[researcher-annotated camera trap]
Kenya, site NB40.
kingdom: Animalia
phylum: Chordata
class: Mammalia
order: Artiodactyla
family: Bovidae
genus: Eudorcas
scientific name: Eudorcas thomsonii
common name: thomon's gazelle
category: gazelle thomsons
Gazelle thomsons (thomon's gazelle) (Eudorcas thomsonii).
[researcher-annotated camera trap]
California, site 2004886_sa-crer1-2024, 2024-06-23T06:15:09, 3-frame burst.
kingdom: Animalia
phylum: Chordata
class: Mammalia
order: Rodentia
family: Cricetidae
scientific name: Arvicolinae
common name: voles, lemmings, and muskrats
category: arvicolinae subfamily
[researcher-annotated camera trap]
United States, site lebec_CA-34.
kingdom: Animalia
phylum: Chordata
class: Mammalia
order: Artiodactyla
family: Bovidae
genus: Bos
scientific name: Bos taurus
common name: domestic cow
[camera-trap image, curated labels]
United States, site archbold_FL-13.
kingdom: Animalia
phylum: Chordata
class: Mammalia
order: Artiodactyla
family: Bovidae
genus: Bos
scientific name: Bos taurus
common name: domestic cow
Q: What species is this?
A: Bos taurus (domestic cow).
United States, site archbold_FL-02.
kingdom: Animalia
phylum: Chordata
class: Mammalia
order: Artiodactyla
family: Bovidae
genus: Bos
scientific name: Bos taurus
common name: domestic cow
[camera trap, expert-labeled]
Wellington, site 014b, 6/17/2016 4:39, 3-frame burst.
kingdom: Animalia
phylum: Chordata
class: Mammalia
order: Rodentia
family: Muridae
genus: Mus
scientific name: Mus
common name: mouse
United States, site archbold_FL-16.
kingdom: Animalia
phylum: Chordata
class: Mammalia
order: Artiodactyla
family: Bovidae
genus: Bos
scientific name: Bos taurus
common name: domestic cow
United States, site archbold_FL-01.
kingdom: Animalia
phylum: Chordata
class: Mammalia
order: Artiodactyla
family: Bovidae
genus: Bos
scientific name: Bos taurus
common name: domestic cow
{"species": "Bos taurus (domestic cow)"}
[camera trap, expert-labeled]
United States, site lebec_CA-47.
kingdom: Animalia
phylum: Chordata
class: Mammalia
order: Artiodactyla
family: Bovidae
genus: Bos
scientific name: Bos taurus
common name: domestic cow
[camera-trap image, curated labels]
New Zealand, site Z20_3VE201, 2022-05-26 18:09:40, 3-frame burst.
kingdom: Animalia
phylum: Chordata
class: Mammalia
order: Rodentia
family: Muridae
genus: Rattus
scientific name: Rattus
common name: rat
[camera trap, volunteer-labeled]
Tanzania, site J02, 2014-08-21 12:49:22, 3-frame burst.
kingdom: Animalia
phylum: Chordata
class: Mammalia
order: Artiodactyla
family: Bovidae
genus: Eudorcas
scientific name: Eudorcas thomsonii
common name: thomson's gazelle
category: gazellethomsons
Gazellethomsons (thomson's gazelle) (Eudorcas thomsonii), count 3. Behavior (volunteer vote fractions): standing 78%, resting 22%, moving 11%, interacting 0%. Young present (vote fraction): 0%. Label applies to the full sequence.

************

WHAT TO PRODUCE: Repeat the entries above exactly, from the first line through the line containing "2024-06-23T06:15:09, 3-frame burst.".

EXERCISE RESULT:
[researcher-annotated camera trap]
Kenya, site NB40.
kingdom: Animalia
phylum: Chordata
class: Mammalia
order: Artiodactyla
family: Bovidae
genus: Eudorcas
scientific name: Eudorcas thomsonii
common name: thomon's gazelle
category: gazelle thomsons
Gazelle thomsons (thomon's gazelle) (Eudorcas thomsonii).
[researcher-annotated camera trap]
California, site 2004886_sa-crer1-2024, 2024-06-23T06:15:09, 3-frame burst.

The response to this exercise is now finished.